-- begin --

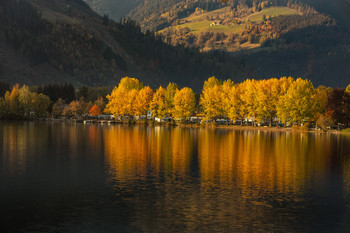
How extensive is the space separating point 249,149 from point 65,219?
190 feet

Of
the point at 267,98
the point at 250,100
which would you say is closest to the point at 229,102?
the point at 250,100

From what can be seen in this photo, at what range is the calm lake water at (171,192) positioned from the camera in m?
34.4

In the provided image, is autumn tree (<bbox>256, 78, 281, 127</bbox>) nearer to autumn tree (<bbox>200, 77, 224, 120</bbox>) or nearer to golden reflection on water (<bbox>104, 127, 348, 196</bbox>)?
autumn tree (<bbox>200, 77, 224, 120</bbox>)

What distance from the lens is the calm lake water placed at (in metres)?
34.4

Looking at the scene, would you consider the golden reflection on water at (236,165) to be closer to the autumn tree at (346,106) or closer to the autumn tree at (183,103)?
the autumn tree at (346,106)

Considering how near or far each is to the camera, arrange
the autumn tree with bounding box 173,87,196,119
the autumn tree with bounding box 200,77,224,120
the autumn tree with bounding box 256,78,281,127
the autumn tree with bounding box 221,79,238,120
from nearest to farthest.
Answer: the autumn tree with bounding box 256,78,281,127, the autumn tree with bounding box 221,79,238,120, the autumn tree with bounding box 200,77,224,120, the autumn tree with bounding box 173,87,196,119

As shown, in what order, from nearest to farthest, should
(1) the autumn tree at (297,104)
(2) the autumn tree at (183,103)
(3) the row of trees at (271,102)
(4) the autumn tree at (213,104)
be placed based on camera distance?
(3) the row of trees at (271,102) < (1) the autumn tree at (297,104) < (4) the autumn tree at (213,104) < (2) the autumn tree at (183,103)

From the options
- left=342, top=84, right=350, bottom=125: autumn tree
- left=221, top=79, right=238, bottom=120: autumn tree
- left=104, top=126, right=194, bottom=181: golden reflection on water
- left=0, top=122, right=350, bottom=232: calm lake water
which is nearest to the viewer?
left=0, top=122, right=350, bottom=232: calm lake water

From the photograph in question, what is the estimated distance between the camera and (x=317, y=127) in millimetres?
162625

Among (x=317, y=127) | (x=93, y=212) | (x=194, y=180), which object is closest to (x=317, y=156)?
(x=194, y=180)

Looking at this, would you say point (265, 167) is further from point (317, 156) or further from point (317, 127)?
point (317, 127)

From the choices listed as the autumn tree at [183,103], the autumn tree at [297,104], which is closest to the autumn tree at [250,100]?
the autumn tree at [297,104]

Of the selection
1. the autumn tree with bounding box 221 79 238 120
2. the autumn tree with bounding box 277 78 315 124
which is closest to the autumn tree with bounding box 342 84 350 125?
the autumn tree with bounding box 277 78 315 124

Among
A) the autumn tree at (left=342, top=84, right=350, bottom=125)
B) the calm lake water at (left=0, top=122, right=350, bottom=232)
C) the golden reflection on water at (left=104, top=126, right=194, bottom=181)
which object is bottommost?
the calm lake water at (left=0, top=122, right=350, bottom=232)
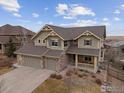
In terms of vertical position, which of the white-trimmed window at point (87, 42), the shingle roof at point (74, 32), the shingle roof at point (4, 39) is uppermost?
the shingle roof at point (74, 32)

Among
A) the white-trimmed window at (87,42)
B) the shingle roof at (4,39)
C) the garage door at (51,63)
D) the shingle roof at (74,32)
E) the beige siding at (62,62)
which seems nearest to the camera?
the beige siding at (62,62)

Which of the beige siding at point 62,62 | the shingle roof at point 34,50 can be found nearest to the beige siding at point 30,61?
the shingle roof at point 34,50

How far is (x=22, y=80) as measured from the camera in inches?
785

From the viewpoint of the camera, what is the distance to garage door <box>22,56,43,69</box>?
25.8 meters

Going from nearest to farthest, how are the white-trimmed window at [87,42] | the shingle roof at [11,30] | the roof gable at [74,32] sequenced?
the white-trimmed window at [87,42]
the roof gable at [74,32]
the shingle roof at [11,30]

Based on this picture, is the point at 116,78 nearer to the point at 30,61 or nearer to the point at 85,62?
the point at 85,62

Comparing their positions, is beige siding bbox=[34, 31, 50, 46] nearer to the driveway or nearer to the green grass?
the driveway

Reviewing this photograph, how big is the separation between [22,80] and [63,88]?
260 inches

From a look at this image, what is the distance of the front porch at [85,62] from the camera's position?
936 inches

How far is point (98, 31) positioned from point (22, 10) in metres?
18.3

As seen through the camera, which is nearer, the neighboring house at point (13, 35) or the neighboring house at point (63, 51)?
the neighboring house at point (63, 51)

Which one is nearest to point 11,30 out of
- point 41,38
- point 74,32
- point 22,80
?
point 41,38

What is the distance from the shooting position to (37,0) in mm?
26281

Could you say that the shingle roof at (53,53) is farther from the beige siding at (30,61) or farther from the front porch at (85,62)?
the front porch at (85,62)
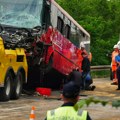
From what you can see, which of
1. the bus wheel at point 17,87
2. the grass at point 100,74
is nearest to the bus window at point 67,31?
the bus wheel at point 17,87

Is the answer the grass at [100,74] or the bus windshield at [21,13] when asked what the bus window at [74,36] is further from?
the grass at [100,74]

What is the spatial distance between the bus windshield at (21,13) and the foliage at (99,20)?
69.8 feet

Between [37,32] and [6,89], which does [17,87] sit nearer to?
[6,89]

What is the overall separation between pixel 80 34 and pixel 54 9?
524cm

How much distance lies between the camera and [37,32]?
17891 mm

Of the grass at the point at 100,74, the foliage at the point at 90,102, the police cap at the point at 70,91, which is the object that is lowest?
the foliage at the point at 90,102

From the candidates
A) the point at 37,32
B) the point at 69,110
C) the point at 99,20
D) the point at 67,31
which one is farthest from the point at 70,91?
the point at 99,20

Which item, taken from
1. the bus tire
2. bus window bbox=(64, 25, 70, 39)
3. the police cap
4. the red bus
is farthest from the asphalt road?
the police cap

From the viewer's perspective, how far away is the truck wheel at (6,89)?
15677mm

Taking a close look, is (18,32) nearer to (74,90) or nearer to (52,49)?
(52,49)

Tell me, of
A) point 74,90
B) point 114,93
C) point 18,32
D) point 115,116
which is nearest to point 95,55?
point 114,93

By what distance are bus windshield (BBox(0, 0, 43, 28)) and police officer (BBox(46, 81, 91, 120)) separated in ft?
46.5

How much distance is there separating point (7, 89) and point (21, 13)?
3.62 meters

-- end --

> _Short task_: Reproduce the material above verbatim, from its beginning through the line containing "(3) the row of trees at (271,102) <", and omit the pictures.

> _Worked solution_:
How extensive is the space separating point 249,149 from point 65,219?
190 feet

Of
the point at 267,98
the point at 250,100
which would you say is closest to the point at 229,102?
the point at 250,100

From what can be seen in this photo, at what range is the calm lake water at (171,192) positioned from the camera in m?
34.4

In the provided image, is autumn tree (<bbox>256, 78, 281, 127</bbox>) nearer to autumn tree (<bbox>200, 77, 224, 120</bbox>) or nearer to golden reflection on water (<bbox>104, 127, 348, 196</bbox>)?
autumn tree (<bbox>200, 77, 224, 120</bbox>)

What distance from the lens is the calm lake water placed at (in metres)?
34.4

Looking at the scene, would you consider the golden reflection on water at (236,165) to be closer to the autumn tree at (346,106) or closer to the autumn tree at (183,103)?
the autumn tree at (346,106)

Considering how near or far each is to the camera, arrange
the autumn tree with bounding box 173,87,196,119
the autumn tree with bounding box 200,77,224,120
the autumn tree with bounding box 256,78,281,127
the autumn tree with bounding box 221,79,238,120
from nearest to farthest.
Answer: the autumn tree with bounding box 256,78,281,127, the autumn tree with bounding box 221,79,238,120, the autumn tree with bounding box 200,77,224,120, the autumn tree with bounding box 173,87,196,119

As shown, in what order, from nearest to farthest, should
(1) the autumn tree at (297,104)
(2) the autumn tree at (183,103)
(3) the row of trees at (271,102)
(4) the autumn tree at (213,104)
be placed based on camera distance?
(3) the row of trees at (271,102) < (1) the autumn tree at (297,104) < (4) the autumn tree at (213,104) < (2) the autumn tree at (183,103)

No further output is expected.